Welcome to the modular implementation and profiling tool that will make you long for the days before you mastered memory allocation.
Memory allocation is a powerful tool when managed with even a glimmer of understanding.
However it is also an area of systems programming prone to misunderstandings, assumptions, and micro-benchmarks of heavily disputed relevance, leaving the field feeling intimidating to some and not worth the headache to others.
I assure you the reality is a lot easier to wrangle, and a spoonful of Nostalgia will help the memory faults go down.
- Precompiled Windows (MSVC) and MacOS (Clang) Releases are available.
Compiling Instructions
-
Requirements: Vulkan SDK
-
CMake will fetch Dear ImGui, ImPlot, and json (nlohman) - while SDL3 comes included with nostalgia.
-
Debug presets are included but benchmarking should always be run in release mode.
-
Windows CMake Preset:
cmake --preset windows-msvc cmake --build --preset build-release-msvc
-
MacOs CMake Preset:
cmake --preset macos-clang cmake --build --preset build-release-macos
nostalgia is an ongoing side project I’m constantly expanding, for the full scope of what is included and what’s coming next you can check the Notion roadmap.
⚠️ Note on Code Structure
This project makes heavy use of macros and
.inlincludes to reduce boilerplate and enforce consistency across a wide set of allocator implementations.While this can reduce conventional readability, it's intentional - designed to facilitate accurate benchmarking of different templating, override strategies, and polymorphic implementations without duplicating logic or introducing structural bias.

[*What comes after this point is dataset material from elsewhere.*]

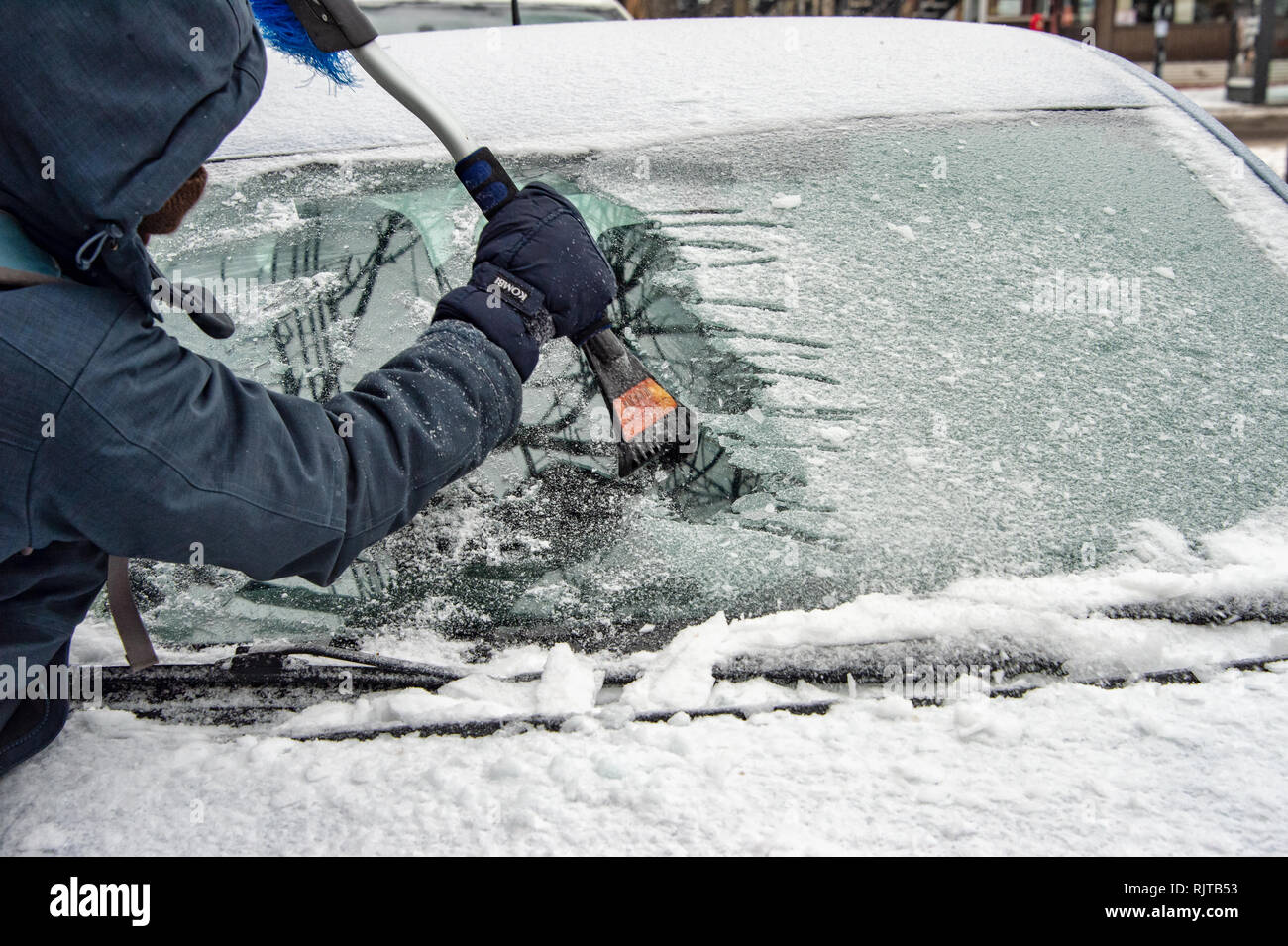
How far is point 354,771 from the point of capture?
3.35ft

In short: the code structure serves the benchmarks, not the other way around.
What started as a library of custom allocator methods, I started rewriting into a benchmark tool for more thorough comparison and communication of the subtleties between implementations. I intend to eventually bundle nostalgia with realtime visualisation tools, as per the roadmap.
- Allocator Type - how memory is managed internally (linear, pool, stack…)

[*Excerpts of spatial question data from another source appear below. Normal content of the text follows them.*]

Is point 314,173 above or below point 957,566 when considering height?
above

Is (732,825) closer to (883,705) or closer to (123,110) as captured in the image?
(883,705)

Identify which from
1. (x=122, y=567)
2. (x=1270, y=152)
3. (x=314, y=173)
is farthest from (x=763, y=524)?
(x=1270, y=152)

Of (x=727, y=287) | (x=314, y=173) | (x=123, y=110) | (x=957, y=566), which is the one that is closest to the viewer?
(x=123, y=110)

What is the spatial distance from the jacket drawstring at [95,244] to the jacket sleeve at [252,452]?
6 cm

- Implementation - how the allocator is exposed and accessed in code (override, template…)
- Usability - how easily others can use it, migrate to it, or avoid misusing it
Nostalgia explores all three — not just as abstract ideas, but through measurable, profiled, and documented examples.
Memory Allocation is often focused on in isolation as a discussion of allocator types and their use-cases, which is vitally important, but the allocation / allocator types themselves are only one of three pillars we need to become fluent in to make the right decisions for memory allocation in any individual system.
To provide some common ground understanding, here is a simplified visualisation of how memory allocation works from the hardware up.
The Hardware Level
- The CPU is surrounded by a tiny pool of our fastest memory - SRAM, the L1, L2, L3 caches.
- One step away we have the (~10x slower) DRAM.
- One more step away we have the disk storage (~100’000x slower than DRAM).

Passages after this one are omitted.